MongoDB.AggregateDocuments

Execute aggregation pipelines for complex data analysis. This tool allows you to run sophisticated data processing operations including grouping, filtering, and transformations.

Parameters:

  • database_name (str): The database name to query
  • collection_name (str): The collection name to query
  • pipeline (list[str]): MongoDB aggregation pipeline as a list of JSON strings
  • limit (int): Maximum number of results to return (default: 100)
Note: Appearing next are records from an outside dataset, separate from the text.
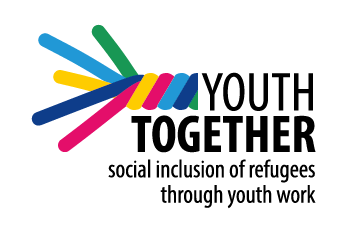 Link to Youth Together
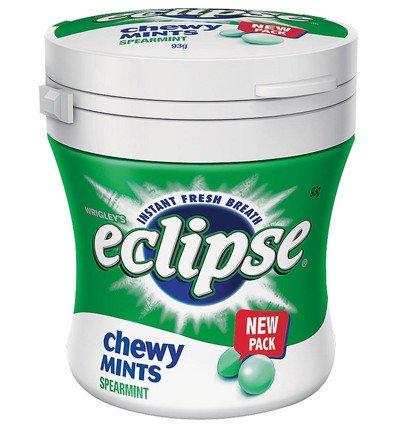 Eclipse Chewy Spearmint Bottle 93g x 6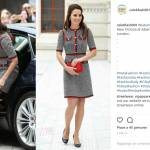 Kate Middleton sfida la regina e mostra le gambe: FOTO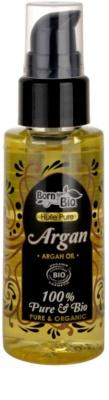 Born to Bio Argan óleo de argan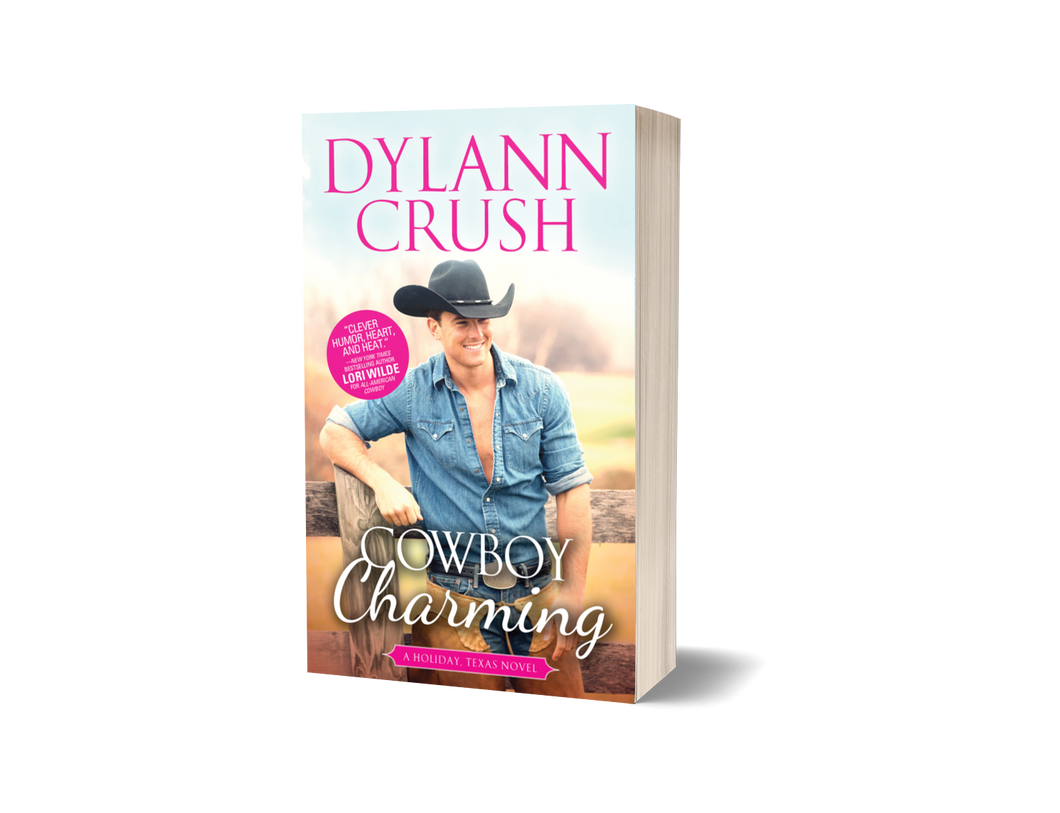 Signed copy of Cowboy Charming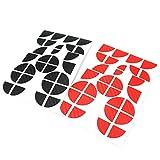 Finest-Folia 4D Carbonfolie Emblem Ecken Aufkleber (Schwarz Rot)
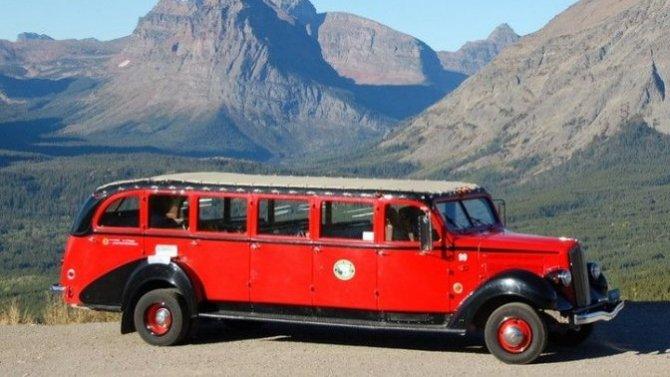 ВСША восстановлен уникальный ретро-автобус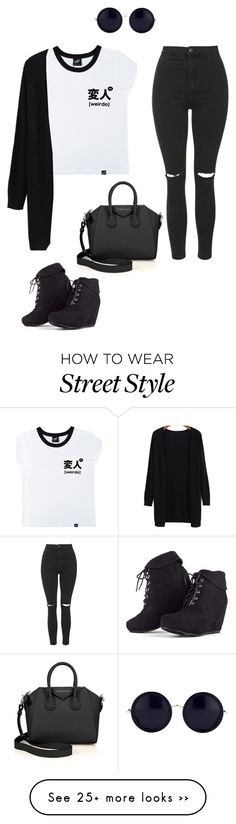 """Street Style"" by walexandria13 on Polyvore featuring Illustrated People, Topshop, Givenchy and The Row"
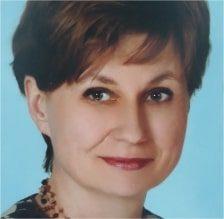 Dorota Piotrowska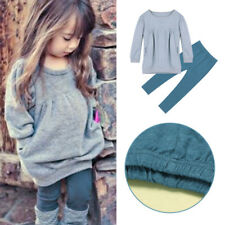 Pullover T-shirt Tops Long-sleeved sweater Pants Set Kids Baby Girls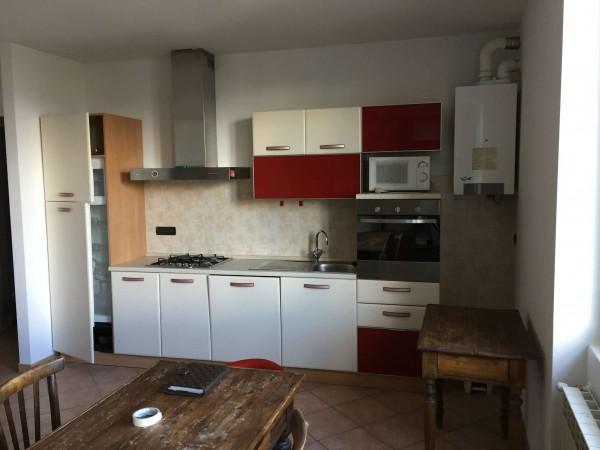 Appartamento in vendita a Azzate, Centro, Arredato, con giardino, 65 mq - Foto 21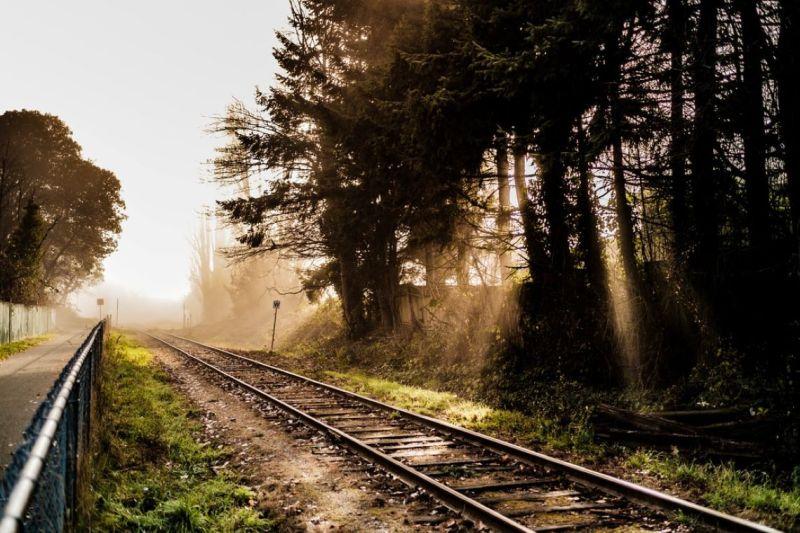 2021 SNCF Alstom mettront premier TER hybride rails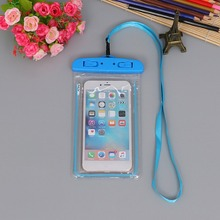Swimming Bags Waterproof Bag with Luminous Underwater Pouch Phone Case For iphone 6 6s 7 8 universal all models 3.5 inch -6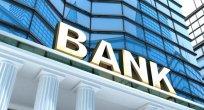 Rekabet Kurulu, bankalar için kararını 29 Kasım'da verecek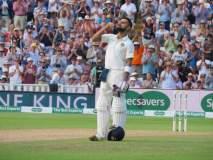 India vs England 1st Test: पहिल्या पेपरमध्ये विराट पास बाकीचे फेल!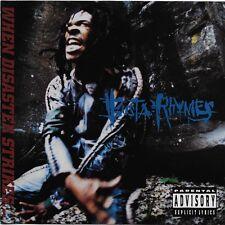 When Disaster Strikes [Bonus Track] [PA] by Busta Rhymes CD 1997 Elektra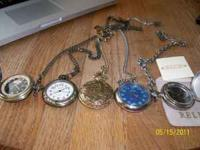 I have 5 Pocket watches for sale i want $60 o.b.o for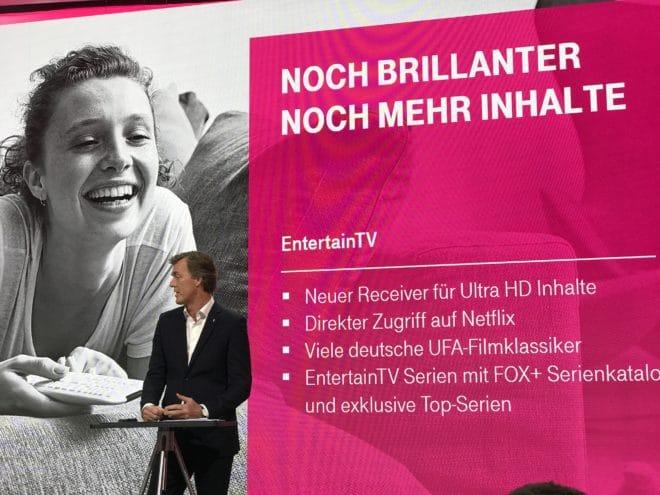 ifa 2017: telekom bringt gigabit-tarif, exklusive entertain-inhalte und spotify für streamon IFA 2017: Telekom bringt Gigabit-Tarif, exklusive Entertain-Inhalte und Spotify für StreamOn IMG 3642 660x495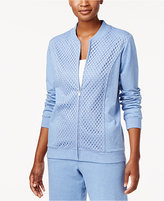 Alfred Dunner Long Weekend Lace Zip-Front Jacket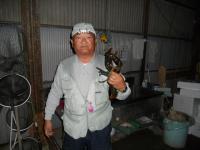 2011_0416_184309-DSCN7534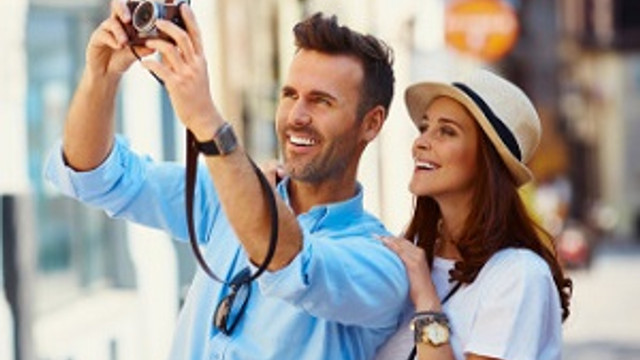Tatilde hastalığa davetiye çıkarmayın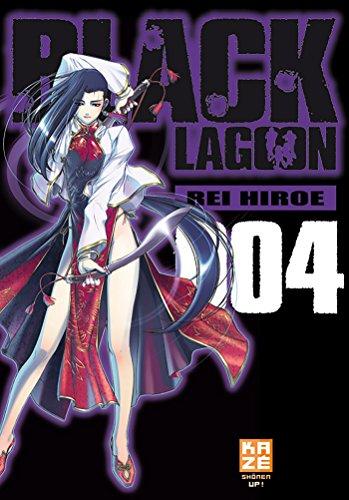 Black Lagoon - Tome 04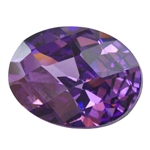 Cubic Zirconia - Amethyst - Oval - Checkerboard 10mm x 14mm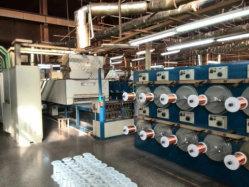 Les moteurs de fil de bobinage submersible Superior Essex fil émaillé standard de l'aimant sur le fil en aluminium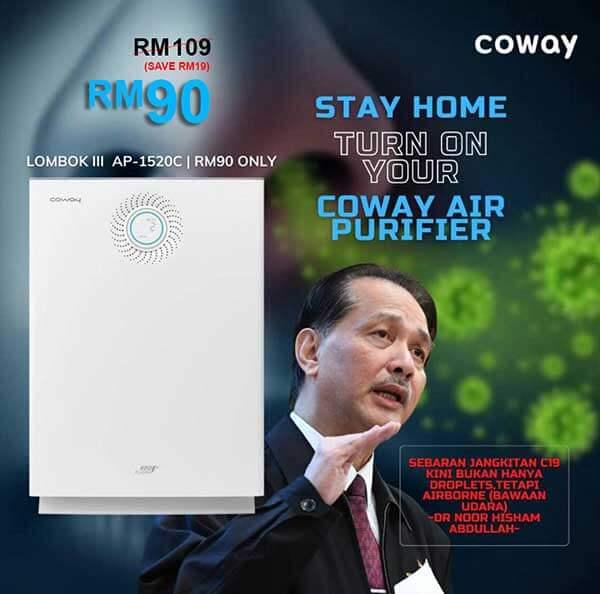 Promo Penapis Udara Lombok 3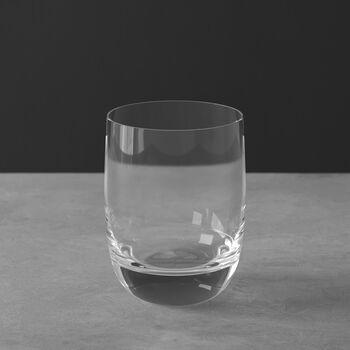 Scotch Whisky - Blended Scotch whisky glass No. 3 115 mm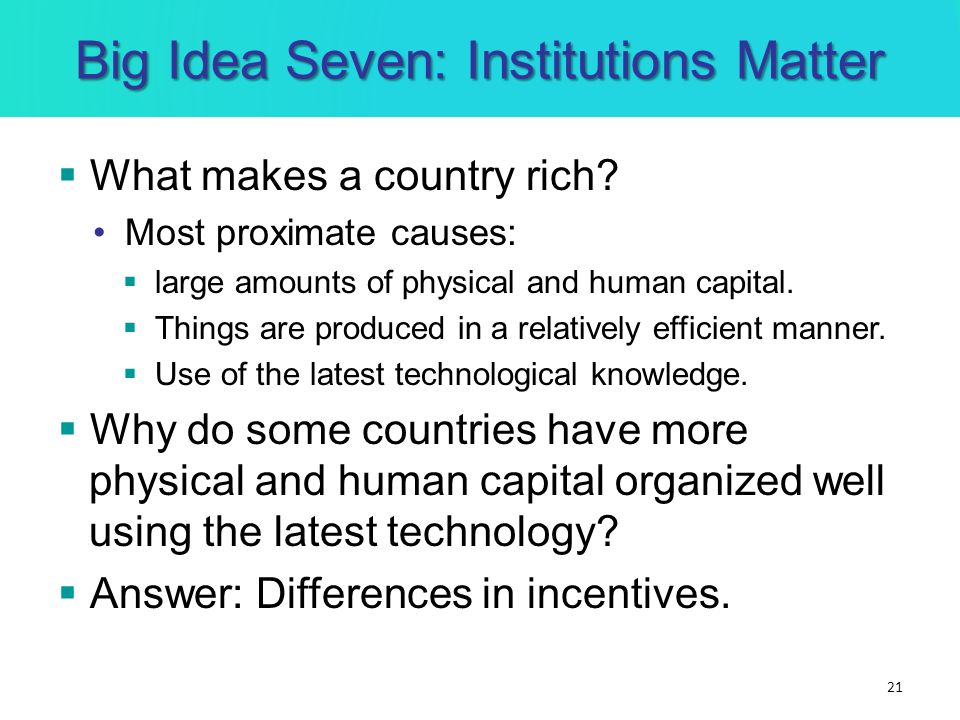 Big Idea Seven: Institutions Matter What makes a country rich? Most proximate causes: large amounts of physical and human capital. Things are produced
Common Aggregation Stages:

  • $match - filter documents
  • $group - group documents and perform calculations
  • $project - reshape documents
  • $sort - sort documents
  • $limit - limit results
  • $lookup - join with other collections

Usage Workflow

For optimal results, follow this workflow when using the MongoDB toolkit:

  1. Discover Databases: Use discover_databases to see available databases
  2. Discover Collections: Use discover_collections with your target database
  3. Get Collection Schema: Use get_collection_schema for each collection you plan to query
  4. Execute Queries: Use find_documents, count_documents, or aggregate_documents with the schema information

This workflow ensures your agent has complete information about the database structure before attempting queries, reducing errors and improving query performance.